Étienne also addressed a trend that experts call the “Balkanization of the internet,” in which the internet becomes clusters of closed systems rather than an open and continuous format for information and services.
China, the world’s second-largest economy, heavily censors the information on its internet platforms, a policy known as the “Great Firewall of China.” India completely shut down online access to its only Muslim-majority province of Kashmir.
“Balkanization raises virtual borders in what was intended to be a vehicle for sharing knowledge without regard for national borders,” according to a blog post from the U.S. Chamber of Commerce Foundation. “The reason this matters is there are very real and costly consequences for segregating what was built to be whole.”

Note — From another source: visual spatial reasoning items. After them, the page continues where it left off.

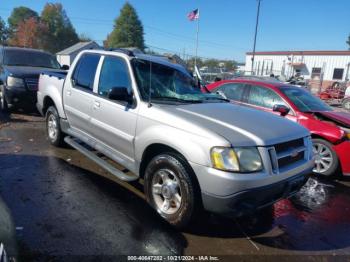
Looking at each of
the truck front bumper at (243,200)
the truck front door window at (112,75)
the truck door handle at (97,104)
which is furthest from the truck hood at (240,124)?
the truck door handle at (97,104)

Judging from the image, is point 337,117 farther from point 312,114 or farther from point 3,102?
point 3,102

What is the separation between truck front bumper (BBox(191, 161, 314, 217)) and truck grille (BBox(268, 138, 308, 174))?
0.42 feet

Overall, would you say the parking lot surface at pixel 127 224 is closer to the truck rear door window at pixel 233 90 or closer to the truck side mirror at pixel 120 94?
the truck side mirror at pixel 120 94

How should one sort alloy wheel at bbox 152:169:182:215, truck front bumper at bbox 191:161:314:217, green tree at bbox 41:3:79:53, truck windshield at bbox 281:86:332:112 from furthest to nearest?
green tree at bbox 41:3:79:53 < truck windshield at bbox 281:86:332:112 < alloy wheel at bbox 152:169:182:215 < truck front bumper at bbox 191:161:314:217

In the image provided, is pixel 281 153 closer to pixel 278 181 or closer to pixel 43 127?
pixel 278 181

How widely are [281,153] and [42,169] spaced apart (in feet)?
12.0

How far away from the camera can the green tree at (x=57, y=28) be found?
8312 cm

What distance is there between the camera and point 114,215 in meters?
3.66

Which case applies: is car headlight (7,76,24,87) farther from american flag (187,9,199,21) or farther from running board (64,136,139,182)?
american flag (187,9,199,21)

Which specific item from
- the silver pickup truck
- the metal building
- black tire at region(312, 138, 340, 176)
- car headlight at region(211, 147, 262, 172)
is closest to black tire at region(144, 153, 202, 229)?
the silver pickup truck

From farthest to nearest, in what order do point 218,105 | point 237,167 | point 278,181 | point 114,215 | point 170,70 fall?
point 170,70 < point 218,105 < point 114,215 < point 278,181 < point 237,167

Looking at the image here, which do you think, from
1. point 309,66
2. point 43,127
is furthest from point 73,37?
point 43,127

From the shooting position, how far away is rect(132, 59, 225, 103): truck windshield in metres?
3.97

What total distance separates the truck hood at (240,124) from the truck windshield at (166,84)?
1.06 feet
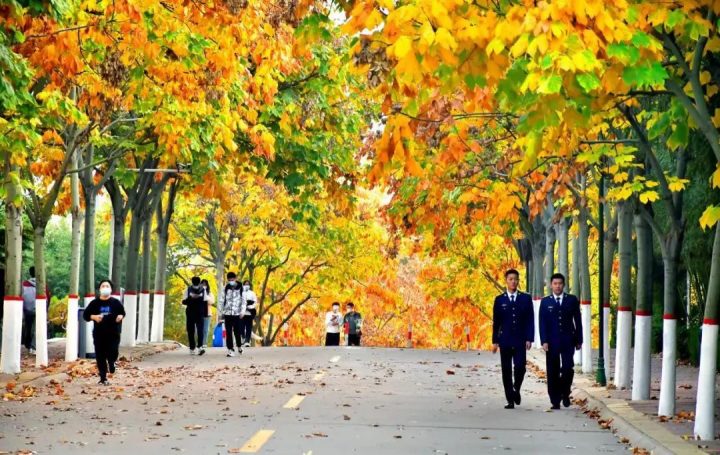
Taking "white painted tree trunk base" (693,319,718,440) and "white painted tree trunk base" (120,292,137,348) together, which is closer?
"white painted tree trunk base" (693,319,718,440)

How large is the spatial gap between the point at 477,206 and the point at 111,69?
16.1m

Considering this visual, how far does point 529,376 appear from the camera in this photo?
1003 inches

“Complicating data access will produce classes of haves and have-nots — the people and businesses who have the means, knowledge and capacity to navigate an international maze of conflicting technical and legal standards, and those who do not,” the foundation said.
The only way to prevent this digital fragmentation is for countries to work together through international institutions, which also includes entrepreneurs, companies, activists, journalists and non-government organizations, Étienne said.
“The framework since World War II must be adapted to take into account our new global challenges and the new role of new actors,” he said. “We need to reform our international order.”
Last year, he noted, Paris hosted an international conference on artificial intelligence and its impact on workers and society.
“France still believes in the potential of international cooperation,” Étienne said. “France is once again betting on cooperation between the states.”